● **PROVIDED PASSAGE**:

★ ★ ★ ★ ★

Fowler's speculations on the Trinity belong to the later period of his life, and may be traced to his desire to satisfy the objections of Firmin. In his ‘Twenty-eight Propositions’ he to some extent anticipated Clarke, attempting, with the aid of patristic authority, to strike a line between the errors of Arianism and the later developments of dogmatic orthodoxy. His patristic learning was not deep; and the Socinians, who felt themselves challenged, admitted his reasonableness, but thought his argument halted. He attended Firmin on his deathbed, receiving from him a confession of faith which he accepted as adequate. Fowler had little tincture of the platonism characteristic of the Cambridge men whom he admired. He kept up a correspondence with Henry More, supplying him between 1678 and 1681 with ghost stories, as the empirical basis of a spiritual philosophy. From More he borrowed a doctrine of the pre-existence of our Lord's human soul, urging it with some vehemence in a special ‘Discourse’ (1706). The opinion was ‘examined’ by William Sherlock, ‘vindicated’ by Thomas Emlyn [q. v.], and espoused at a later date by Watts and Doddridge.

★ ★ ★ ★ ★

● **EXTRACTED INFORMATION**:
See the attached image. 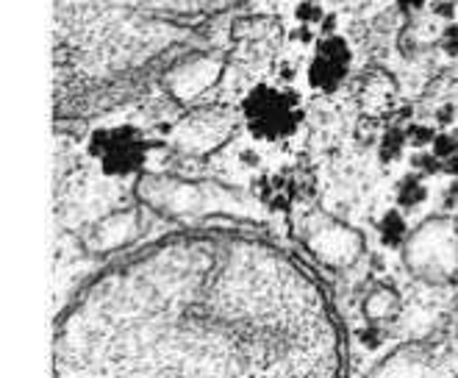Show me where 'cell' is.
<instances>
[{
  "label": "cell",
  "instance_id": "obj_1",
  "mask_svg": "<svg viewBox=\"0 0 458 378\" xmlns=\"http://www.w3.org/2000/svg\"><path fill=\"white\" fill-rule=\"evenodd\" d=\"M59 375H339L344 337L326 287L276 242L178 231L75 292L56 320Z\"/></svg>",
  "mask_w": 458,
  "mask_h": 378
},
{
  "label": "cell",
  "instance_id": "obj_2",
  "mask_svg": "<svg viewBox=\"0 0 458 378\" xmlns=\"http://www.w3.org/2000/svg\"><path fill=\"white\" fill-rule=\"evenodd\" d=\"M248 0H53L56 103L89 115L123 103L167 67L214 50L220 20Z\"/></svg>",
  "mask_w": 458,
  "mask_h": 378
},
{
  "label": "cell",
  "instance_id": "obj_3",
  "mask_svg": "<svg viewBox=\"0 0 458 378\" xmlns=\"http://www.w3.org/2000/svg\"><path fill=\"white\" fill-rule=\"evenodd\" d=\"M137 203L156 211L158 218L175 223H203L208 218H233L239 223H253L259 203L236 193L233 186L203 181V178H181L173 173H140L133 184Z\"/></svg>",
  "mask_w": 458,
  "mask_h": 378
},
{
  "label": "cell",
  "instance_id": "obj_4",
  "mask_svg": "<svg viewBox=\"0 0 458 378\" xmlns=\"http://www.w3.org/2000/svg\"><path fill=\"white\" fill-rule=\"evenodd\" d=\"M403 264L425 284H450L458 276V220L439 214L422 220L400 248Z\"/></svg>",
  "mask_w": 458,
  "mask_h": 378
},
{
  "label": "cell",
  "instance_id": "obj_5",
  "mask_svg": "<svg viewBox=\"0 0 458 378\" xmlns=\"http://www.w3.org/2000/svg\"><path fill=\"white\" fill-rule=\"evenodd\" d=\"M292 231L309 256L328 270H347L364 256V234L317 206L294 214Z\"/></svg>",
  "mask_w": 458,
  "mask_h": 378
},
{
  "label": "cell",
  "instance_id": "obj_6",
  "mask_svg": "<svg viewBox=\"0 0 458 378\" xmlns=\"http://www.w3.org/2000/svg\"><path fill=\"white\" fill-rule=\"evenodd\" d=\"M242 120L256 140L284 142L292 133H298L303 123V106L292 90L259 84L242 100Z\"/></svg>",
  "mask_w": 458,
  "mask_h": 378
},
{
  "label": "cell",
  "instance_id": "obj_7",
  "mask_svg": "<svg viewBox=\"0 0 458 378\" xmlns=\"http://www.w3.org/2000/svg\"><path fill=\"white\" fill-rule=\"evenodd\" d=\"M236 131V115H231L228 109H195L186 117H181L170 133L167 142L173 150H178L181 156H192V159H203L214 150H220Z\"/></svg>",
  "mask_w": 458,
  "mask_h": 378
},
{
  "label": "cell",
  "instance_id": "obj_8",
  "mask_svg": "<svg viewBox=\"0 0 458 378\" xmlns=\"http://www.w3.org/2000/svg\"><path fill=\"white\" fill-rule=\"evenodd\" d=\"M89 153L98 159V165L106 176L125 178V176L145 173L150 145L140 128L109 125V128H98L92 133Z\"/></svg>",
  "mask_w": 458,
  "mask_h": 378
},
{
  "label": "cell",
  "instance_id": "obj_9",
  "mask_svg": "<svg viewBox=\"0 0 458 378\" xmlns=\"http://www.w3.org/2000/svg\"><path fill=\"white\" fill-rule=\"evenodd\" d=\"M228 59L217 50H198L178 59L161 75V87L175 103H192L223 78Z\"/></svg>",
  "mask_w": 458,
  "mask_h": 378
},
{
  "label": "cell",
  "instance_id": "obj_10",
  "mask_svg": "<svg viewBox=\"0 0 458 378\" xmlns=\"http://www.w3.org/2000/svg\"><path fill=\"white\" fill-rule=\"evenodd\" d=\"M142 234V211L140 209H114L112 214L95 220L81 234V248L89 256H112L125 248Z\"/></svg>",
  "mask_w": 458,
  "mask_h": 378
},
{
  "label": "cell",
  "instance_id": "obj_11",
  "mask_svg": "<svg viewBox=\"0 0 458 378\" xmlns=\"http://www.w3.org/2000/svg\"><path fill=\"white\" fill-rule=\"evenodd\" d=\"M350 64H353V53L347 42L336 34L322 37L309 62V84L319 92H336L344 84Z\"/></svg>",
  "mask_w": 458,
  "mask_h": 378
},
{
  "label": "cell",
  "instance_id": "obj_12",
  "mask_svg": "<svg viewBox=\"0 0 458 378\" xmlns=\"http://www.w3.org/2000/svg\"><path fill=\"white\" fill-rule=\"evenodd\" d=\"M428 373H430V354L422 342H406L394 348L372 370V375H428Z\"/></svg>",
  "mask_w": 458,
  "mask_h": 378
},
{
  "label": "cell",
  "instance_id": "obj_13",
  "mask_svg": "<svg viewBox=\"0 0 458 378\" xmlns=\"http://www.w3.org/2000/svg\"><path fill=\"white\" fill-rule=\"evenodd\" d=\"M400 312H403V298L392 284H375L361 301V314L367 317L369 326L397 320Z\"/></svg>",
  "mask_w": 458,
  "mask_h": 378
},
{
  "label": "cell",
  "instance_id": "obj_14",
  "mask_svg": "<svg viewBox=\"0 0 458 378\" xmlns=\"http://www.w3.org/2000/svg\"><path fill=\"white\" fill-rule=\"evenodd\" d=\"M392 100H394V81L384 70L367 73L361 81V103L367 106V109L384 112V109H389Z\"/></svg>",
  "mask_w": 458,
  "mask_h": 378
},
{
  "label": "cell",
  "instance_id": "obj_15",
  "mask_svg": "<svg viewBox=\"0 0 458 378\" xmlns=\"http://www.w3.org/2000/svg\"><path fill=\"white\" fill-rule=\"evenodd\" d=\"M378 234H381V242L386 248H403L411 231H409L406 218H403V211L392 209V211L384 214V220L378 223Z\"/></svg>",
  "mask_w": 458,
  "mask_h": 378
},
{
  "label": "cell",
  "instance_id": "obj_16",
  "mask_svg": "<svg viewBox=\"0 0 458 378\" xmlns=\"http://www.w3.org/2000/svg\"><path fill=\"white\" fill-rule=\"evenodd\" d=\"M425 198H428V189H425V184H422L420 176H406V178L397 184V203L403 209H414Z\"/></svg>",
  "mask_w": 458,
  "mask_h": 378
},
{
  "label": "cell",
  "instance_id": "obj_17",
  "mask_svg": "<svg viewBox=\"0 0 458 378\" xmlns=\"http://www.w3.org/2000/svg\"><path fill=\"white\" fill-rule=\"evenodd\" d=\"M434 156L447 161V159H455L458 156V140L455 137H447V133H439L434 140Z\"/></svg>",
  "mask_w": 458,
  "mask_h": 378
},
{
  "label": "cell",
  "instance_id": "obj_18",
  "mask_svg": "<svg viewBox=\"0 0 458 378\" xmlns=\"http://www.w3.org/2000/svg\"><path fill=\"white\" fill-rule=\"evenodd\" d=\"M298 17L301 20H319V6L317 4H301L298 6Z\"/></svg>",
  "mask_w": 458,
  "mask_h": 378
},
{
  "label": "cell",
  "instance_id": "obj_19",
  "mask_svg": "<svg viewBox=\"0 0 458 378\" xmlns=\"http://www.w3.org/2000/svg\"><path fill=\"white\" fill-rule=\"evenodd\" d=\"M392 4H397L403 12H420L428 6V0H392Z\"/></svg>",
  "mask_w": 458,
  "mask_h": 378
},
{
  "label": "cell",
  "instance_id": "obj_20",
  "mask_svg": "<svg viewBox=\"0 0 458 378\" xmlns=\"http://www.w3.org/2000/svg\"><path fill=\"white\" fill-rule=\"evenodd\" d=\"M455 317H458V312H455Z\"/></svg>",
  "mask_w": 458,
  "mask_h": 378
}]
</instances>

★ ★ ★ ★ ★

● **STATED EXERCISE 1**:
Answer these questions from the passage on Fowler:
(a) Between which years did Fowler supply Henry More with ghost stories?
(b) In what year did Fowler's special 'Discourse' on the pre-existence of our Lord's human soul appear?
(c) Who "examined" that opinion?
● **STATED EXERCISE 2**:
Condense the paragraph of the passage on Fowler that begins "Fowler's speculations on the Trinity" into a bulleted list of its main facts.
● **STATED EXERCISE 3**:
Carry the passage on Fowler's theology forward from its final sentence.
The entries have no part in any of this.

● **EXERCISE ANSWER 1**:
(a) Between 1678 and 1681.
(b) 1706.
(c) William Sherlock.

● **EXERCISE ANSWER 2**:
- Fowler's speculations on the Trinity came late in his life, likely from a desire to answer Firmin's objections.
- In his 'Twenty-eight Propositions' he partly anticipated Clarke, using patristic authority to steer between Arianism and later dogmatic orthodoxy.
- His patristic learning was not deep. The Socinians granted his reasonableness but found his argument weak.
- He attended Firmin on his deathbed and accepted Firmin's confession of faith as adequate.
- He had little of the platonism of the Cambridge men he admired.
- He corresponded with Henry More and sent him ghost stories between 1678 and 1681.
- From More he took the doctrine of the pre-existence of our Lord's human soul and argued for it in a 'Discourse' (1706).
- William Sherlock examined this view and Thomas Emlyn vindicated it. Watts and Doddridge later adopted it.

● **EXERCISE ANSWER 3**:
Fowler survived Frampton over six years, dying at Chelsea on 26 Aug. 1714. He was buried in the churchyard of Hendon, Middlesex; in 1717 his remains were removed to a vault in the same churchyard; a monument to his memory is erected in the chancel of the church. He married, first, Ann (d. 19 Dec. 1696), daughter of Arthur Barnardiston, master in chancery; and secondly, Elizabeth (d. 2 April 1732), daughter of Ralph Trevor, a London merchant, and widow of Hezekiah Burton, D.D. [q. v.] By his first wife he had three sons and five daughters, of whom Edward and Richard and three daughters survived him.